[START]

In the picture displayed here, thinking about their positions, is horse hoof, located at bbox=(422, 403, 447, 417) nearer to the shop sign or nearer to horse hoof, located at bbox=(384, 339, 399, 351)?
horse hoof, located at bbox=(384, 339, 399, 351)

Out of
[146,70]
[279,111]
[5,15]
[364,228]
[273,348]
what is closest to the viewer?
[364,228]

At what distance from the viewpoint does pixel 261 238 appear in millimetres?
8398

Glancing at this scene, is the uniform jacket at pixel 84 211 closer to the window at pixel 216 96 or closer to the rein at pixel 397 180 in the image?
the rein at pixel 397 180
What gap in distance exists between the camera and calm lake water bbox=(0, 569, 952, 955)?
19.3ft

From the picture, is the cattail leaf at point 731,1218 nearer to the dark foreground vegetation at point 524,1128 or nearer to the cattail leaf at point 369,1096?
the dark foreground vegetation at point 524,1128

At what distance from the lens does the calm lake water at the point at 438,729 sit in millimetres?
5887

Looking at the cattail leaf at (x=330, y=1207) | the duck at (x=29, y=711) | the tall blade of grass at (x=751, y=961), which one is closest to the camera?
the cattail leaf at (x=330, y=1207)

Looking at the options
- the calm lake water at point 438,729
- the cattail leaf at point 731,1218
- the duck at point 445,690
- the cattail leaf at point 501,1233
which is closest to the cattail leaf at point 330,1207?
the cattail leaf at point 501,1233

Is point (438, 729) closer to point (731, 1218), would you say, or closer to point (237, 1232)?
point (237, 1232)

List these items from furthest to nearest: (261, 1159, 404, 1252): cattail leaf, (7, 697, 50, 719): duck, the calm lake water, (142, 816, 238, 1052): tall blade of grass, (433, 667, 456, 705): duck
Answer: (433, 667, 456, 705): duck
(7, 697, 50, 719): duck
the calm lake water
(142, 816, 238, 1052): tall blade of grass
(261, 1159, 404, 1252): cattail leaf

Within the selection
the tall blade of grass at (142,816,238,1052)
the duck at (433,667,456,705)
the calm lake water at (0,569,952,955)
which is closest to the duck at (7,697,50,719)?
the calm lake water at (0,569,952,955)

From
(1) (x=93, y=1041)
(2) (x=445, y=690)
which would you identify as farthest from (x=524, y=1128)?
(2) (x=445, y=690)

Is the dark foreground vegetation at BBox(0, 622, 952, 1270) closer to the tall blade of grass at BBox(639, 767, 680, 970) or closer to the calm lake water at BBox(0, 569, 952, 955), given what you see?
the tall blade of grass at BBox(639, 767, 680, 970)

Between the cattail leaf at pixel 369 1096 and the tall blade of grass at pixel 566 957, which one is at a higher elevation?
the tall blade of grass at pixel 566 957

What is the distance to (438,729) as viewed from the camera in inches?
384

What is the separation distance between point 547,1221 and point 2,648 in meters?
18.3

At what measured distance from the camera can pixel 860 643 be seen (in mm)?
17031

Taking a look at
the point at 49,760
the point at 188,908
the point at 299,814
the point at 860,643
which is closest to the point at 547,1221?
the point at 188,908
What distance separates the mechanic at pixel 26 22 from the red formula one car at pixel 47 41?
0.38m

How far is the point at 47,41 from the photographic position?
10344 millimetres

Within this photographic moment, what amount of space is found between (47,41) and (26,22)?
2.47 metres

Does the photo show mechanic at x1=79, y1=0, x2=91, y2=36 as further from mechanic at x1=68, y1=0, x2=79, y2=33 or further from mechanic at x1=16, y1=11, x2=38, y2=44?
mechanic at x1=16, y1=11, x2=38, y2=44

[END]

### WRITTEN INSTRUCTION
Take the lines above from the one holding "What is the distance" to the last and output them exactly.

### TASK RESULT
What is the distance to (438,729) as viewed from the camera in inches?
384

What is the separation distance between point 547,1221 and point 2,648 in meters?
18.3

At what measured distance from the camera can pixel 860 643 be seen (in mm)?
17031

Taking a look at
the point at 49,760
the point at 188,908
the point at 299,814
the point at 860,643
which is closest to the point at 547,1221?
the point at 188,908
What distance separates the mechanic at pixel 26 22 from the red formula one car at pixel 47 41?
0.38m

How far is the point at 47,41 from the photographic position?
10344 millimetres

Within this photographic moment, what amount of space is found between (47,41) and (26,22)?
2.47 metres

Does the photo show mechanic at x1=79, y1=0, x2=91, y2=36 as further from mechanic at x1=68, y1=0, x2=79, y2=33 or further from mechanic at x1=16, y1=11, x2=38, y2=44?
mechanic at x1=16, y1=11, x2=38, y2=44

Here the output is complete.